Bond joined the DEA after a stint as a New York police officer. Assigned to Houston she became a gang expert. "Most of my work was on motorcycle gangs and, of course, women don't go under cover in motorcycle gangs because they're just a piece of property. They make their money on titty bars and selling metamphetamine. Then I went to LA and worked on a lot of undercover things. Heavy duty."

It was Bond's role to set up meetings with dealers, exchange money for drugs leading to arrests. There was inevitably an element of risk about it. "I had a Mexican who had a machete. He was in the tree business. But I would feel very comfortable to do a deal with a gun. Even if they patted me down and found the gun or asked if I was carrying a gun I would say 'you bet your ass I do.' And they'd say 'why?' And I'd say 'I'm 5ft2 and there are three of you mopes. What am I going to do?' You have to be able to explain yourself."

Bond's description of life in the DEA takes in bugbears typical of any large organisation. Interagency rivalry is a fact of life. She is amusingly scathing about the FBI ("I've taken a lot of FBI classes. They're good at giving classes, not much good at anything else."). And even the DEA have faced budgetary squeezes. Experienced agents eligible for retirement are encouraged to do so, she says "because then they could hire two or three agents for the same cost."

Three and a half years ago Bond was the victim of an assault that left her with some brain damage. "I'll never be fine, but I'm alive," she admits. She has retained a cutting sense of humour, however. She is against the decriminalisation of marijuana. "Marijuana is a hallucinogen so it does work on your brain and it kills your brain cells. I have the evidence of that in my family because my sister is an idiot. She's smoked all her life."
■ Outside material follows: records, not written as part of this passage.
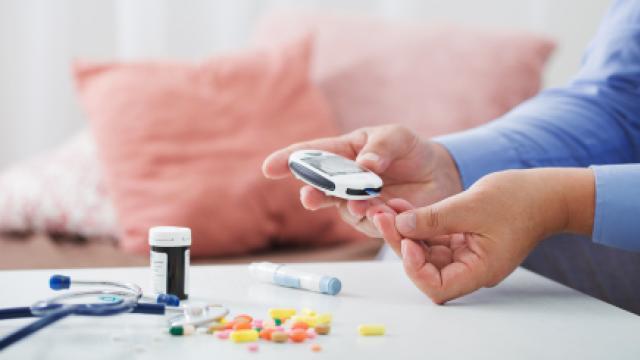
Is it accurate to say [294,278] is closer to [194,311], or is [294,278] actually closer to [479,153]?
[194,311]

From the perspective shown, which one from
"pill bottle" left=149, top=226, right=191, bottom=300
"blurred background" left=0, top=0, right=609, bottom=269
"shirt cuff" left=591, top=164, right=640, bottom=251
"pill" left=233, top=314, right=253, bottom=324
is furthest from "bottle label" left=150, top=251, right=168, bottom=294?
"blurred background" left=0, top=0, right=609, bottom=269

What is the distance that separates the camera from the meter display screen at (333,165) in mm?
794

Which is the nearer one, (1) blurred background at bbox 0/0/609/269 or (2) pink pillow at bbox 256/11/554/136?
(1) blurred background at bbox 0/0/609/269

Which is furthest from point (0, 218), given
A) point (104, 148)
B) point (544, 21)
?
point (544, 21)

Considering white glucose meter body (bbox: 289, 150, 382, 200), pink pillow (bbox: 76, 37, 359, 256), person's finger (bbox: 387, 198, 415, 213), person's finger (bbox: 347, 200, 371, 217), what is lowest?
pink pillow (bbox: 76, 37, 359, 256)

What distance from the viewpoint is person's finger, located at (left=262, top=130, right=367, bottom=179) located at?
0.87m

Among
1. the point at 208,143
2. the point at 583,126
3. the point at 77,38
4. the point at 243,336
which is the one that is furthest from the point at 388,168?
the point at 77,38

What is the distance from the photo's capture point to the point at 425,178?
3.22 ft

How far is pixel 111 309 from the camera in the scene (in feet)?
2.01

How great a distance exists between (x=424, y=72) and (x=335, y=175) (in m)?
0.98

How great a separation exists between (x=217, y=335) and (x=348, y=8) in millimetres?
1717

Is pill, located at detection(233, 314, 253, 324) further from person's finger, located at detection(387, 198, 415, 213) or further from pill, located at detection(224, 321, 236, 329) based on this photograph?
person's finger, located at detection(387, 198, 415, 213)

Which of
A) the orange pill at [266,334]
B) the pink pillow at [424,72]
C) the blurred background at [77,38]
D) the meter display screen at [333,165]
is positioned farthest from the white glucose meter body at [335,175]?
the blurred background at [77,38]

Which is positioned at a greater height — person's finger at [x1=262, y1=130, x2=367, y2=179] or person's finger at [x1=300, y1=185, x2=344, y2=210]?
person's finger at [x1=262, y1=130, x2=367, y2=179]
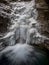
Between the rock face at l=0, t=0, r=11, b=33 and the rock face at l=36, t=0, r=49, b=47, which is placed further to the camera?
the rock face at l=0, t=0, r=11, b=33

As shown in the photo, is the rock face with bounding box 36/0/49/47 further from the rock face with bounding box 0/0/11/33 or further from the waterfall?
the rock face with bounding box 0/0/11/33

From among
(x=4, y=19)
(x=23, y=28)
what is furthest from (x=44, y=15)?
(x=4, y=19)

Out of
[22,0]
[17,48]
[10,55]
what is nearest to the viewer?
[10,55]

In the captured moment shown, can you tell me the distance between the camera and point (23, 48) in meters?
7.88

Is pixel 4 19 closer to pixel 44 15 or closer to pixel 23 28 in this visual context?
pixel 23 28

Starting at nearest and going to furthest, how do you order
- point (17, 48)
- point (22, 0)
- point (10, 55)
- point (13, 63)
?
point (13, 63) → point (10, 55) → point (17, 48) → point (22, 0)

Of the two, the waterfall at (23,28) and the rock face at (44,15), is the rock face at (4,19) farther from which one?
the rock face at (44,15)

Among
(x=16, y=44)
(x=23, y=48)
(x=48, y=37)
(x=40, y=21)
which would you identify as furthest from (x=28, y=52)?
(x=40, y=21)

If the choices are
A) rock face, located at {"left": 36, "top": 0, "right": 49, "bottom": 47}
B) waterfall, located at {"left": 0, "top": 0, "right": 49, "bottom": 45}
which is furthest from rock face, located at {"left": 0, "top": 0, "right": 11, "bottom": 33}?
rock face, located at {"left": 36, "top": 0, "right": 49, "bottom": 47}

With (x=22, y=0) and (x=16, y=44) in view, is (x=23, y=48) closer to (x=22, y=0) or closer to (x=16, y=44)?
(x=16, y=44)

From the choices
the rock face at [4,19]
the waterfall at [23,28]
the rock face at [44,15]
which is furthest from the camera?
the rock face at [4,19]

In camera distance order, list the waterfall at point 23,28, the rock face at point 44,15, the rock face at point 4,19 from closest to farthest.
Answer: the rock face at point 44,15, the waterfall at point 23,28, the rock face at point 4,19

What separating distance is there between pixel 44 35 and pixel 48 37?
14.0 inches

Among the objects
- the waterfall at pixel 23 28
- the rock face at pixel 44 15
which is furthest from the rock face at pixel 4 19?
the rock face at pixel 44 15
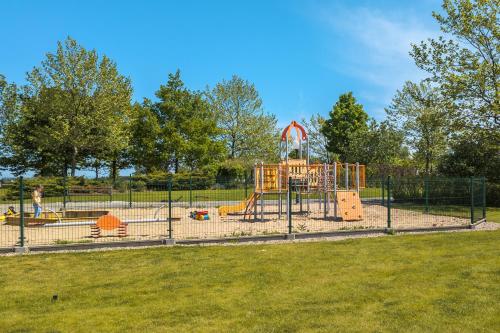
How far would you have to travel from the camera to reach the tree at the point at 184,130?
54750 millimetres

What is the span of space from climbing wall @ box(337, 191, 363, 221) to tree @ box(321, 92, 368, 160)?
4186 cm

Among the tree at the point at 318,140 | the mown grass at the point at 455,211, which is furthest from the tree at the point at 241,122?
the mown grass at the point at 455,211

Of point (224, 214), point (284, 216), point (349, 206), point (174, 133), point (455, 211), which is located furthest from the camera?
point (174, 133)

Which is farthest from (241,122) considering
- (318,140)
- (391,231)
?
(391,231)

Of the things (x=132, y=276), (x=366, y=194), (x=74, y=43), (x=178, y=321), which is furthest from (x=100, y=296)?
(x=74, y=43)

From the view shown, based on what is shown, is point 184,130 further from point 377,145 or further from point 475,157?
point 475,157

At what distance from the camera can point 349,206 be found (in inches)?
722

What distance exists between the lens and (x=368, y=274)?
852cm

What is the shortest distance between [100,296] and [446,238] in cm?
950

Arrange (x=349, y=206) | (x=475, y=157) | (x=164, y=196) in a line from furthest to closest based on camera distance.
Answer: (x=475, y=157) < (x=164, y=196) < (x=349, y=206)

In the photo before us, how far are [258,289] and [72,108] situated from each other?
141 ft

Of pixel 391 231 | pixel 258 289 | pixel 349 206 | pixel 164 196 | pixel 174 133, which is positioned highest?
pixel 174 133

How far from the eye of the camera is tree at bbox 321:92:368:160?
60.7m

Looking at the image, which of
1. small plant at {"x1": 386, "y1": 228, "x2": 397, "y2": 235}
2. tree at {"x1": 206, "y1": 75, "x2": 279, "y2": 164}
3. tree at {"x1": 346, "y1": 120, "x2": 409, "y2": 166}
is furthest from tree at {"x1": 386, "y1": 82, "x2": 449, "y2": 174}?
small plant at {"x1": 386, "y1": 228, "x2": 397, "y2": 235}
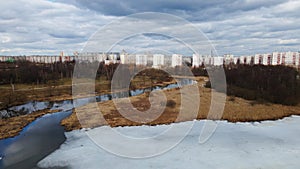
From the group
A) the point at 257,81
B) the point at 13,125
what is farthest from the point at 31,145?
the point at 257,81

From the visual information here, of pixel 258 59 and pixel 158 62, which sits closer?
pixel 158 62

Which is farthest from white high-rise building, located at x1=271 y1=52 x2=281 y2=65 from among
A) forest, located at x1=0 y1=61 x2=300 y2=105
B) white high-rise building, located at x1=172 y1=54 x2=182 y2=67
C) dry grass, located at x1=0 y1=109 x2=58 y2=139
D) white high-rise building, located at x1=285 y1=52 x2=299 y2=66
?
dry grass, located at x1=0 y1=109 x2=58 y2=139

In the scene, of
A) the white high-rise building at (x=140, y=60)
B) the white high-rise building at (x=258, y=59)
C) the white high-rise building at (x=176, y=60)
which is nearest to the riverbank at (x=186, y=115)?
the white high-rise building at (x=140, y=60)

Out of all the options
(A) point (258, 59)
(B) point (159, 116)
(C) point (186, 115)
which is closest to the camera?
(C) point (186, 115)

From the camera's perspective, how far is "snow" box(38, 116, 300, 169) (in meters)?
5.80

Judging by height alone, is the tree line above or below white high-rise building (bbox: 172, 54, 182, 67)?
below

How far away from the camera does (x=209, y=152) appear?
657 cm

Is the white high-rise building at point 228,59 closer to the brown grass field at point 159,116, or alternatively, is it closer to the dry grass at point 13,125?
the brown grass field at point 159,116

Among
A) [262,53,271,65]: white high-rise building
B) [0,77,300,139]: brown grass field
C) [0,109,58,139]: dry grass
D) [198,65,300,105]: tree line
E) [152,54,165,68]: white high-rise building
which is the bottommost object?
[0,109,58,139]: dry grass

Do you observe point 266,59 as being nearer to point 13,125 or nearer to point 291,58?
point 291,58

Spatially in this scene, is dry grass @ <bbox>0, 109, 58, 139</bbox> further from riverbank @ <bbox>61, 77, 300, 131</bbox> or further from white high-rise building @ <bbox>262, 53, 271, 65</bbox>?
white high-rise building @ <bbox>262, 53, 271, 65</bbox>

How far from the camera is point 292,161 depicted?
580cm

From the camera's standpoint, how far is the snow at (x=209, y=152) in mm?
5801

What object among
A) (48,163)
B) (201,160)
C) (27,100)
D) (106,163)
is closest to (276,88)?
(201,160)
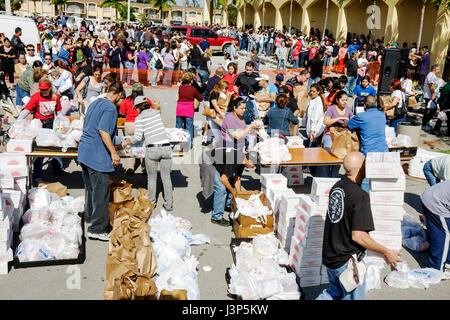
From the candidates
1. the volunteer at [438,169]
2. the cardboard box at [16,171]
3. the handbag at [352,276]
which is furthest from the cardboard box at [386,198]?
the cardboard box at [16,171]

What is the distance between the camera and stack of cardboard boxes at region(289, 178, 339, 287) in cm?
465

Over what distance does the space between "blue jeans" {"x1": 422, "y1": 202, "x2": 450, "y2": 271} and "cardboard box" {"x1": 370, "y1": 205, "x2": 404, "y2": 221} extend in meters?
0.57

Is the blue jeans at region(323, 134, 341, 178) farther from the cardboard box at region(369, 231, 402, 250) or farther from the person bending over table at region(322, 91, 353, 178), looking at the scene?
the cardboard box at region(369, 231, 402, 250)

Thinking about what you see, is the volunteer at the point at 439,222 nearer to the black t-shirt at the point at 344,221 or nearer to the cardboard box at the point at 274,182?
the cardboard box at the point at 274,182

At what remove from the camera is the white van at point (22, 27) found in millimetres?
16547

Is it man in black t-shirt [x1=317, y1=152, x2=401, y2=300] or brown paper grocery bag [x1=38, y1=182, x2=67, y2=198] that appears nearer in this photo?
man in black t-shirt [x1=317, y1=152, x2=401, y2=300]

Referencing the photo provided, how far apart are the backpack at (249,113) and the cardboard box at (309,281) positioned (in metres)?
4.46

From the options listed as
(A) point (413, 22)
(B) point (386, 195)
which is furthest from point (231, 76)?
(A) point (413, 22)

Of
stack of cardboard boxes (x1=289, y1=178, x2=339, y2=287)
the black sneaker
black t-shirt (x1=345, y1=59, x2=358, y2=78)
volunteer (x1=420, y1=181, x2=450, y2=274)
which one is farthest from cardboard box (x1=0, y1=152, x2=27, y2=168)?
black t-shirt (x1=345, y1=59, x2=358, y2=78)

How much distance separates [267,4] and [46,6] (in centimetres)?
7097

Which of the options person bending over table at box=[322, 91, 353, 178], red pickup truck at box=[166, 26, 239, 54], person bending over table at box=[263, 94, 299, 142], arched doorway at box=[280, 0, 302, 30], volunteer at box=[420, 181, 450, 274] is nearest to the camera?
volunteer at box=[420, 181, 450, 274]

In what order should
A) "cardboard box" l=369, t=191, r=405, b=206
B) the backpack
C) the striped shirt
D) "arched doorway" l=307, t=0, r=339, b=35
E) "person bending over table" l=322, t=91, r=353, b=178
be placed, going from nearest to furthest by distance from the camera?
"cardboard box" l=369, t=191, r=405, b=206 < the striped shirt < "person bending over table" l=322, t=91, r=353, b=178 < the backpack < "arched doorway" l=307, t=0, r=339, b=35

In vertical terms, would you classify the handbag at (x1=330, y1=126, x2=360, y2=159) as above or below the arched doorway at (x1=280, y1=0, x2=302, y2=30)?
below
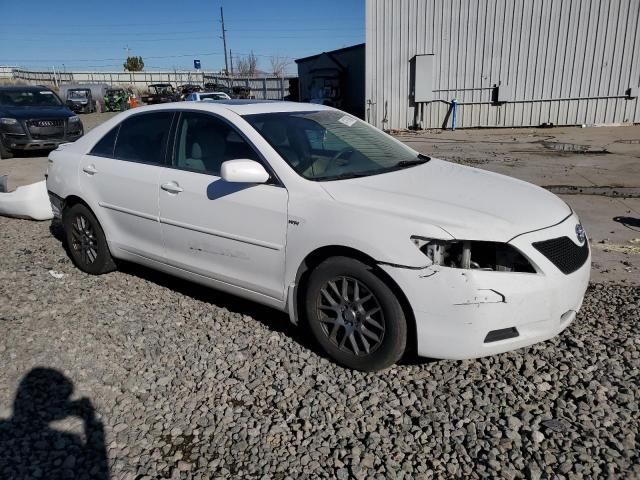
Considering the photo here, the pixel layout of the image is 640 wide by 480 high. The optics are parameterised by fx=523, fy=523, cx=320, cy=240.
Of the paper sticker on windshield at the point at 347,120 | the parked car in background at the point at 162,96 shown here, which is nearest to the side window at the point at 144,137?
the paper sticker on windshield at the point at 347,120

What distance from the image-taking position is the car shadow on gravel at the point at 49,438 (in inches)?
96.0

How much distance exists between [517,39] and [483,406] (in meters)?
16.9

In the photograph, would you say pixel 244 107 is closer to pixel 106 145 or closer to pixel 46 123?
pixel 106 145

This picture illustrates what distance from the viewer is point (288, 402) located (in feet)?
9.62

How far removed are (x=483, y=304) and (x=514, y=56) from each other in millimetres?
16814

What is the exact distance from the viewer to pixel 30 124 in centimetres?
1230

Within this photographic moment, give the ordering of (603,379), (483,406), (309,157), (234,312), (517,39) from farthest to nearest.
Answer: (517,39), (234,312), (309,157), (603,379), (483,406)

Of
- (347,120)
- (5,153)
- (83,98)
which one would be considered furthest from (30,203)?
(83,98)

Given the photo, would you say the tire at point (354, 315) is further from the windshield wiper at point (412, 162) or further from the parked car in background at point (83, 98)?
the parked car in background at point (83, 98)

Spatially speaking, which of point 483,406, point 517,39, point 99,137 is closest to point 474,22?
point 517,39

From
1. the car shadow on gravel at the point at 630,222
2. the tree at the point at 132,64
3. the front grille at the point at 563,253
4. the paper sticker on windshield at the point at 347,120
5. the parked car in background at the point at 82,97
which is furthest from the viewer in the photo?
the tree at the point at 132,64

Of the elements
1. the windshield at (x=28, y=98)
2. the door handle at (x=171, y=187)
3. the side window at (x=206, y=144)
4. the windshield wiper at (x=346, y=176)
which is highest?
the windshield at (x=28, y=98)

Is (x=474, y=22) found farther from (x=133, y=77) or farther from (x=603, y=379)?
(x=133, y=77)

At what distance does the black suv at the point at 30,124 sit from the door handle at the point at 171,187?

But in a way that flags up the problem that the organisation she used to work for faces. The demand for drugs is not going away. "Once we get a real President we have to put up a fence and we have to get our military or more border patrol people down at the border," she argues.

That still won't solve the problem in Mexico where American demand has fuelled the rise of the cartels of course. "We're trying. We have officers working there. Unfortunately most of the military is corrupt and most of their police departments are corrupt. I personally have taken six families of Mexican police officers and given them status in the United States because they've come forward and worked for us. But high-ranking officials do have a tendency to get killed. They have to know the danger that exists for their position."

The war goes on. There's no sign of an end to it.

Sicario is available on Blu-ray, DVD, and digital platforms from Monday, courtesy of Lionsgate Home Entertainment.